Plus spectaculaire, mais effectivement moins important, a été le règlement définitif du contentieux franco-algérien concernant le pétrole (Journal de l'année 1970-71). Il s'est accompli dans le cadre des accords mondiaux. Les compagnies françaises travaillant en Algérie étant nationalisées, des négociations difficiles s'engagent. Elles aboutissent, le 30 juin 1971, à l'accord CFP-SONATRACH, semblable à ceux que la firme algérienne avait conclus avec les grandes compagnies internationales. La CFP reçoit, pendant cinq ans, 7 millions de tonnes de brut par an au prix fiscal de 2,75 dollars le baril ; elle verse 150 millions de francs d'arriérés fiscaux ; 51 % de ses avoirs passent à l'Algérie ; elle reçoit 330 millions d'indemnisation et participe désormais pour 49 % aux investissements de l'ALREP algérienne. La firme Total-Algérie est créée, et représente les intérêts français au sein de cette ALREP. La négociation avec ELF-ERAP aboutit ensuite : cette société ne recevra plus que 5 à 6 millions de tonnes de brut, au lieu de 15 à 16 ; elle cède à la SONATRACH son patrimoine non nationalisé et reçoit, à ce titre, une indemnité établie selon le même calcul que celui de la CFP. L'accord avec la COPAREX, exactement semblable, se termine par la fin du boycottage du pétrole algérien, que les pétroliers français avaient obtenu, et par un prêt de 20 millions de dollars d'un consortium bancaire international à la SONATRACH.

Nouveaux accords

L'Algérie devient ainsi le premier pays exportateur de pétrole à posséder la maîtrise complète de sa production pétrolière. Total-Algérie et Elf-Algérie géreront les intérêts français minoritaires et recevront 12 millions de tonnes (12 % de la consommation française) de brut, sur les 45 millions que produit l'Algérie. L'opération, financièrement, est blanche, mais Alger règne désormais sur son pétrole. L'affaire de l'oléoduc de la Trapsa (évacuation sur la Tunisie), qui avait suscité tant de difficultés, se règle ainsi que le contentieux des sociétés françaises FRANCAREP et OMNIREX.
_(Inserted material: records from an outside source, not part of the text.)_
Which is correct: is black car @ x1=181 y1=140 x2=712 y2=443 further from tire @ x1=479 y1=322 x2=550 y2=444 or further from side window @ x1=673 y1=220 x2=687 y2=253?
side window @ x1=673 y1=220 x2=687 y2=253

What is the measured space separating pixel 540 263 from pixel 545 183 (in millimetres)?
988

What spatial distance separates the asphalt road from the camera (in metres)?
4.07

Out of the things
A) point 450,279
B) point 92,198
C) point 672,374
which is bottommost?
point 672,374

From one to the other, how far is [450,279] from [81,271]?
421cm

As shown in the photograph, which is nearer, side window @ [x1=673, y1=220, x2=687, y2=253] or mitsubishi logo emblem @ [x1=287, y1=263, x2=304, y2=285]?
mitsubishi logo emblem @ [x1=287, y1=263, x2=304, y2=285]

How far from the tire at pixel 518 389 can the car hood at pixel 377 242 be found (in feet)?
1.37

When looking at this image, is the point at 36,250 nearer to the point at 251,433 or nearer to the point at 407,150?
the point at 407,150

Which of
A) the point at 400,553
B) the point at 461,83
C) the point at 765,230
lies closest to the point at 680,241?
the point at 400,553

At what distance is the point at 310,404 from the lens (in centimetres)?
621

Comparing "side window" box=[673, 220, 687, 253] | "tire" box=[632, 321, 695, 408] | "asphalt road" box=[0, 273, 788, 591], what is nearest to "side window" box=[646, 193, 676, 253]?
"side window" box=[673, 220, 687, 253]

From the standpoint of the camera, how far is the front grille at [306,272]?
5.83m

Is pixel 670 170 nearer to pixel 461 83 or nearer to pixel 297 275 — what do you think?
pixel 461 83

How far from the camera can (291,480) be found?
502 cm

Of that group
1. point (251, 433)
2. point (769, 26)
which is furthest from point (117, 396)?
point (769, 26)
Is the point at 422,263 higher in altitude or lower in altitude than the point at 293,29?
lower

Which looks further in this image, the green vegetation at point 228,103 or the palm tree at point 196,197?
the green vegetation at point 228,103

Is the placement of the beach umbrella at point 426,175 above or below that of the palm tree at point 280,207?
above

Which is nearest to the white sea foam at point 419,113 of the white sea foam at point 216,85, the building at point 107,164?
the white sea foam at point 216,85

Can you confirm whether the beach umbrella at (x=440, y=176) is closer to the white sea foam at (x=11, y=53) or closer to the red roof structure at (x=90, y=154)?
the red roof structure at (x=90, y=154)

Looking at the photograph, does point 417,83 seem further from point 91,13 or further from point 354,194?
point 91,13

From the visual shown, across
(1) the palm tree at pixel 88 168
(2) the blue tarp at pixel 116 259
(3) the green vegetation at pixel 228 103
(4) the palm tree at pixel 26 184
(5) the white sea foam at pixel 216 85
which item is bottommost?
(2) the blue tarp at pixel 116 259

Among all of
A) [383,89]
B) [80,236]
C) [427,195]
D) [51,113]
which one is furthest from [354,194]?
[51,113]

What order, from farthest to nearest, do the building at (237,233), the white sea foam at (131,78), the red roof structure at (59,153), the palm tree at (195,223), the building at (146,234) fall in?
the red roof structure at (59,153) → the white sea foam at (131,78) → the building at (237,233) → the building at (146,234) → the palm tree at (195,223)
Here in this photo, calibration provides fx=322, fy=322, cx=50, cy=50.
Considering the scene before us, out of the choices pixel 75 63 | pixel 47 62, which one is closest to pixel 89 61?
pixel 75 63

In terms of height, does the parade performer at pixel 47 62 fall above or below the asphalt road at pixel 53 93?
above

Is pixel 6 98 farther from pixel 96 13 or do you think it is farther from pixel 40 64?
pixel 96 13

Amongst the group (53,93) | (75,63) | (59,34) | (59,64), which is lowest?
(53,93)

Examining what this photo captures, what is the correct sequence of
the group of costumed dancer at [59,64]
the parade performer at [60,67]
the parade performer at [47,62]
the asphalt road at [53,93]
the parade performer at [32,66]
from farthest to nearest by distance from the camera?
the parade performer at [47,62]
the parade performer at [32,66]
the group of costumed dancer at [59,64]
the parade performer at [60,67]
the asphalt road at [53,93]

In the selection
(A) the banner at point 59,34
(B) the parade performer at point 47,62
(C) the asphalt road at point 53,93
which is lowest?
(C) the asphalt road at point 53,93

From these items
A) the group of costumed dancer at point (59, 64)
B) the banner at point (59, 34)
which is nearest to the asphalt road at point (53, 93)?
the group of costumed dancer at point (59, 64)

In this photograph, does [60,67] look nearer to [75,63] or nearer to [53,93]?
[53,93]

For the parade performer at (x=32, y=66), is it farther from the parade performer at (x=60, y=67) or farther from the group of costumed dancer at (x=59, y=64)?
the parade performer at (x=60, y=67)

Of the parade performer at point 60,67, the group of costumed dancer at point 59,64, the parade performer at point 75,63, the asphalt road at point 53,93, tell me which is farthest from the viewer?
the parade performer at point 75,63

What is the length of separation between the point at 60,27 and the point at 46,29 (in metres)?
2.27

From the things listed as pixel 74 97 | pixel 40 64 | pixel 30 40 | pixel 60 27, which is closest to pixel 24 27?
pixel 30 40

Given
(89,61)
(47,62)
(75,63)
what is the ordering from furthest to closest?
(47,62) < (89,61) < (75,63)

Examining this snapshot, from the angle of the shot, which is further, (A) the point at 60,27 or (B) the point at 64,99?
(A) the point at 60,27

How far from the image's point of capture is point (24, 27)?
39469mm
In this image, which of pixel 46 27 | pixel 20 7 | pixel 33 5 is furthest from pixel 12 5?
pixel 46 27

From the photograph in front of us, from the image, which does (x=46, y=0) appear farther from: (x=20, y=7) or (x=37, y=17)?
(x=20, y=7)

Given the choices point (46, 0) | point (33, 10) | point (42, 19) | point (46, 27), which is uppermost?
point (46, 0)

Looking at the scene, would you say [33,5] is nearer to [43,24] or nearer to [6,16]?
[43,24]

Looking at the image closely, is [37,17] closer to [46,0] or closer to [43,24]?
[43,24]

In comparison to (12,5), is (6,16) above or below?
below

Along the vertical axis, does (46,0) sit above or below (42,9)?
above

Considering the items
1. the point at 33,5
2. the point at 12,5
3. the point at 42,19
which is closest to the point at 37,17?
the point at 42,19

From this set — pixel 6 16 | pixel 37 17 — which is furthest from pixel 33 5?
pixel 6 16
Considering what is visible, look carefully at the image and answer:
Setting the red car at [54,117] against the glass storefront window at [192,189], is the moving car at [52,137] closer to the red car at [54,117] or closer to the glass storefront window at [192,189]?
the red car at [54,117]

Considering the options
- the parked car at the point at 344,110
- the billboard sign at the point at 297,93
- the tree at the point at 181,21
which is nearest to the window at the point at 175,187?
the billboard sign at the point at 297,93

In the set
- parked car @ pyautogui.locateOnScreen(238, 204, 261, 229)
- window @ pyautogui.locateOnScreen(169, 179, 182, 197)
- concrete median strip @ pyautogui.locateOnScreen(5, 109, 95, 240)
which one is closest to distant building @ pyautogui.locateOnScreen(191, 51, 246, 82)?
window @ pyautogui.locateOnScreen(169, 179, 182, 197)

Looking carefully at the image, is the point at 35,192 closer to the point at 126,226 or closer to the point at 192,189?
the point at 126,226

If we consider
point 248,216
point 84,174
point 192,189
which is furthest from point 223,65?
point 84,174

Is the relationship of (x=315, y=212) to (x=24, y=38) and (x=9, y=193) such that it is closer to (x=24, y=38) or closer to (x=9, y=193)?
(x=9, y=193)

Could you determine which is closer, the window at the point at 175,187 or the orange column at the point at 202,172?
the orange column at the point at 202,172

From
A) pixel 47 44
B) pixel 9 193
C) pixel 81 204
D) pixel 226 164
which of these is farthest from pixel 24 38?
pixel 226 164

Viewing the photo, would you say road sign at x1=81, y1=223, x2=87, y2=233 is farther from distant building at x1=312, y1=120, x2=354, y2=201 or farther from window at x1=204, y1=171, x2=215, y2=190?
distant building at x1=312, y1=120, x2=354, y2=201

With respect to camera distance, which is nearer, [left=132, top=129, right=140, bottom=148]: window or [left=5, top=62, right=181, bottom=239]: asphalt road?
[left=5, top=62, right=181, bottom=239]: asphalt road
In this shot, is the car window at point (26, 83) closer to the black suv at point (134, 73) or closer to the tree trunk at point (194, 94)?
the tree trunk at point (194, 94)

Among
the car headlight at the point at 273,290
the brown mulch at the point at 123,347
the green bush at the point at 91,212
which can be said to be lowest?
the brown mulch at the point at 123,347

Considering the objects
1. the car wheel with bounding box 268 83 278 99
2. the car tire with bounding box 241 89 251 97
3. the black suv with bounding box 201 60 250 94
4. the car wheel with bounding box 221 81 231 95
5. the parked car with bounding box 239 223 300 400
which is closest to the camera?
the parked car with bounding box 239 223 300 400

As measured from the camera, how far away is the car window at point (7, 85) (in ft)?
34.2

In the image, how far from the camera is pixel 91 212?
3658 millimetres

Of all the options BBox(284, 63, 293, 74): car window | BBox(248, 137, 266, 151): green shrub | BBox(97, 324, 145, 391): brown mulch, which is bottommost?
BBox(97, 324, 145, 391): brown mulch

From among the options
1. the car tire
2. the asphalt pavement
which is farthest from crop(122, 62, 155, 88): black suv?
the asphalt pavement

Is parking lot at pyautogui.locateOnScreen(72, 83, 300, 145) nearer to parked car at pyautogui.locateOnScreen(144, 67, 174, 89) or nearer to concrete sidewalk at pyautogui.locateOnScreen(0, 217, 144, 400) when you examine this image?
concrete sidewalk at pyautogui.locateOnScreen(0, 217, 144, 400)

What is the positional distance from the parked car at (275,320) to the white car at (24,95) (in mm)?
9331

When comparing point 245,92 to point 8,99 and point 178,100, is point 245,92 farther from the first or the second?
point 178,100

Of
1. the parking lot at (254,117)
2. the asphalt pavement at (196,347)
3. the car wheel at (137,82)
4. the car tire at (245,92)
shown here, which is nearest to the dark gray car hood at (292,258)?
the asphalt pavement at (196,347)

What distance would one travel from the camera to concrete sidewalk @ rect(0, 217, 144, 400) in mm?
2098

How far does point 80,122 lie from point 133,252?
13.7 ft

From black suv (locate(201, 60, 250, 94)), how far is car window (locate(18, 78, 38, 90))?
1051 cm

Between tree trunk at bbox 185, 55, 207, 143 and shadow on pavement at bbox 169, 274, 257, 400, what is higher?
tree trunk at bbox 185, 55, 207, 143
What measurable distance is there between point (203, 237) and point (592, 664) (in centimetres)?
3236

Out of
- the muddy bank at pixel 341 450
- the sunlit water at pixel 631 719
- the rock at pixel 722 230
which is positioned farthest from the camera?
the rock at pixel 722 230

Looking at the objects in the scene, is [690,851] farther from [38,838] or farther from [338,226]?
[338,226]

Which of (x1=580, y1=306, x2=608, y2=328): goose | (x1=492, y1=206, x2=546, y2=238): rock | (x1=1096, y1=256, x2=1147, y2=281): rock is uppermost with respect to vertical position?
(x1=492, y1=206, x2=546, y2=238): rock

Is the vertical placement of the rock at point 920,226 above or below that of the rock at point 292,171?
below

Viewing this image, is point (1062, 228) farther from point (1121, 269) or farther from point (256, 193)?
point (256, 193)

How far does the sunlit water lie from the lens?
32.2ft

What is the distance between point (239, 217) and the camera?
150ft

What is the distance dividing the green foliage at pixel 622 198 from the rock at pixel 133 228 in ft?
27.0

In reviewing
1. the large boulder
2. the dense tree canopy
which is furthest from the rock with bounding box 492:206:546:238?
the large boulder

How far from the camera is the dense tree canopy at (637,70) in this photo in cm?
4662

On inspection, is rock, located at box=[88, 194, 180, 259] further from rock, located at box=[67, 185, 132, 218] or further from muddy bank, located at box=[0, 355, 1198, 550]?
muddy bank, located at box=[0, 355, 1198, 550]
Les résultats de cette prise de possession ne se font pas attendre : établissant le budget de 1972, Smaïl Mahroug annonce que les impôts pétroliers rapporteront 3 200 millions de dinars en 1972, au lieu de 1 600 pour 1971. Ils représenteront 41 % des recettes fiscales, la production devant atteindre 54 millions de tonnes. En décembre 1971, la CORCO, société américaine, signe un contrat de 380 millions de tonnes ; les USA deviennent le principal client pétrolier de l'Algérie.

En contrepartie de cet accord, l'Algérie prépare un important traité commercial à long terme avec l'URSS, qui contribuera à la réalisation du plan. Il s'agit de 170 millions de roubles, mis par Moscou à la disposition d'Alger pour son complexe sidérurgique d'El-Hadjar, à 2,5 % par an, portant de 450 000 à 2 millions de tonnes annuelles la capacité de production. Les équipements seront importés d'URSS, le charbon viendra de Bechar ; un accord maritime complète l'ensemble, l'Algérie participant davantage au transport de ce qu'elle exporte vers l'URSS ou de ce qu'elle en importe. Le 31 décembre 1971, un bilan d'application du plan est publié : les investissements publics ont atteint 14 milliards de dinars, dont 8 dans l'industrie, soit plus de la moitié de ce qui doit être mis en œuvre lors de son élaboration.